-
Notifications
You must be signed in to change notification settings - Fork 110
Description
When running the GMRES solver with the HIP backend on AMD Instinct MI250X hardware (ROCm 6.4.3),
an assertion is triggered at every iteration of the solver:
accessor/accessor_helper.hpp:57: compute: Assertion `first < static_cast<IndexType>(size[dim_idx])' failed
The assertion fires exactly 4 times per iteration, starting from iteration 0, in a perfectly
systematic way. Despite the assertions, the solver converges correctly.
Environment
Ginkgo version v1.10.0
ROCm version 6.4.3-128
GPU AMD Instinct MI250X (gfx90a)
OS Linux
Build HIP backend, no MPI, no CUDA
Minimal reproducer
auto exec = gko::HipExecutor::create(0, gko::ReferenceExecutor::create());
auto A = share(gko::matrix::Csr<double>::create(exec, gko::dim<2>{N, N}));
auto rhs = gko::matrix::Dense<double>::create(exec, gko::dim<2>(N, 1));
auto u = gko::matrix::Dense<double>::create(exec, gko::dim<2>(N, 1));
auto solver = gko::solver::Gmres<double>::build()
.with_criteria(
gko::stop::Iteration::build().with_max_iters(2000),
gko::stop::ResidualNorm<double>::build()
.with_baseline(gko::stop::mode::rhs_norm)

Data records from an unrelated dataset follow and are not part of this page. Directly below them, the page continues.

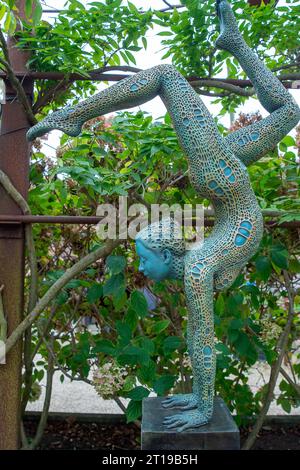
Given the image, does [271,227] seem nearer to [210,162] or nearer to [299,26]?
[210,162]

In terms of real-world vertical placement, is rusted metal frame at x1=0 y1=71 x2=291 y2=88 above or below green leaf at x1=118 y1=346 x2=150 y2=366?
above

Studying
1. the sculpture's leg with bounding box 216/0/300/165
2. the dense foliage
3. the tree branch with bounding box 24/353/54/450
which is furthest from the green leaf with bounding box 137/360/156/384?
the sculpture's leg with bounding box 216/0/300/165

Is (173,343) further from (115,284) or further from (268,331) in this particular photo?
(268,331)

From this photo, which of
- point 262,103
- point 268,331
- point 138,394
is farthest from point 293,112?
point 138,394

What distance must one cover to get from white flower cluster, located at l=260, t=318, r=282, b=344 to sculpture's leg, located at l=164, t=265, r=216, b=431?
3.55 feet

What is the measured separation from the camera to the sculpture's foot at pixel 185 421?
142cm

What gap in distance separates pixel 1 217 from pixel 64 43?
92 centimetres

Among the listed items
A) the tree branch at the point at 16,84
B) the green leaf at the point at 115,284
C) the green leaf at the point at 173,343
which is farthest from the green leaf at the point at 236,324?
the tree branch at the point at 16,84

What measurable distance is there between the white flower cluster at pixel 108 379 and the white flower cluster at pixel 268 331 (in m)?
0.83

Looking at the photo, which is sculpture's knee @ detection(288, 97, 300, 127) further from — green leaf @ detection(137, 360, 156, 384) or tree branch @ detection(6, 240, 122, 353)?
green leaf @ detection(137, 360, 156, 384)

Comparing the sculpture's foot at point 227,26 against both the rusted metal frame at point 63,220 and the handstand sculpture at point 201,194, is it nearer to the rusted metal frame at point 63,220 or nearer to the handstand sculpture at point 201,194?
the handstand sculpture at point 201,194

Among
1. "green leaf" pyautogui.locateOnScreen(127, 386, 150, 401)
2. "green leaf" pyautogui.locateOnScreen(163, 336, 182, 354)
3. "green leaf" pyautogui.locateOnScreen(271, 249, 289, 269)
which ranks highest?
"green leaf" pyautogui.locateOnScreen(271, 249, 289, 269)

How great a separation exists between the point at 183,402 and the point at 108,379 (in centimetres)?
78

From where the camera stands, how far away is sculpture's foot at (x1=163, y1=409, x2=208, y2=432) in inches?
55.9
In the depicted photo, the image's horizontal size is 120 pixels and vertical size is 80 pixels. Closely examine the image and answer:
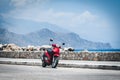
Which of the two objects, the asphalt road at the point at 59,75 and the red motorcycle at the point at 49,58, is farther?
the red motorcycle at the point at 49,58

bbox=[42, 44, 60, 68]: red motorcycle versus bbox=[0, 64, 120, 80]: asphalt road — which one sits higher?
bbox=[42, 44, 60, 68]: red motorcycle

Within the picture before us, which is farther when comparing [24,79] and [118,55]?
[118,55]

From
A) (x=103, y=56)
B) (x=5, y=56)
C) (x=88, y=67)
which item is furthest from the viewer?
(x=5, y=56)

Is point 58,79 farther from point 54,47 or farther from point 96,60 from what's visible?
point 96,60

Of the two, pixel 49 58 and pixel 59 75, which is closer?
pixel 59 75

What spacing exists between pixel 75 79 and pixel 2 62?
1373 cm

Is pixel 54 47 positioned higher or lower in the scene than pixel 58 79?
higher

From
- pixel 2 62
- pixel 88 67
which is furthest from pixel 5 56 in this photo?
pixel 88 67

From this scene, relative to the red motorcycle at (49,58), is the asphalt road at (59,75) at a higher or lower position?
lower

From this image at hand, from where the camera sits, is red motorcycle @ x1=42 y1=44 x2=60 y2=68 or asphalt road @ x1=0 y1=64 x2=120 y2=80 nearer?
asphalt road @ x1=0 y1=64 x2=120 y2=80

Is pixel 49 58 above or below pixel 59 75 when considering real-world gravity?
above

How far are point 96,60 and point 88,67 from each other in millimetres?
5716

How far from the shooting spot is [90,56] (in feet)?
83.5

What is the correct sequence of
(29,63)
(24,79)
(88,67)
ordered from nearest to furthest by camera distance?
(24,79), (88,67), (29,63)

.with_reduction_factor(1e-6))
.with_preconditioner(gko::preconditioner::Jacobi<double>::build())
.on(exec)->generate(A);
solver->apply(rhs, u);With N = 99792 (99792×99792 sparse CSR matrix, ~7 non-zeros per row).
Actual behavior
4 assertions per iteration, every iteration, from iteration 0:
[LOG] >>> apply started on A LinOp[gko::solver::Gmres<double>,...] ...
accessor/accessor_helper.hpp:57: compute: Assertion `first < static_cast<IndexType>(size[dim_idx])' failed
accessor/accessor_helper.hpp:57: compute: Assertion `first < static_cast<IndexType>(size[dim_idx])' failed
accessor/accessor_helper.hpp:57: compute: Assertion `first < static_cast<IndexType>(size[dim_idx])' failed
accessor/accessor_helper.hpp:57: compute: Assertion `first < static_cast<IndexType>(size[dim_idx])' failed
[LOG] >>> iteration 0 completed ... Stopped the iteration process false
accessor/accessor_helper.hpp:57: compute: Assertion `first < static_cast<IndexType>(size[dim_idx])' failed
...
The solver still converges (has_converged = 1, 175 iterations) but the assertions suggest
incorrect memory access patterns in the HIP kernels.
Steps to reproduce
- Build Ginkgo
v1.10.0with ROCm 6.4.3 and HIP backend (-DKokkos_ARCH_AMD_GFX90A=ON) - Create a GMRES solver with Jacobi preconditioner on a
HipExecutor - Call
solver->apply(rhs, u)on a sparse system of size ~100k - Observe assertions firing 4 times per iteration in
accessor_helper.hpp:57
In the hope that you can answer my question, thank you very much in advance.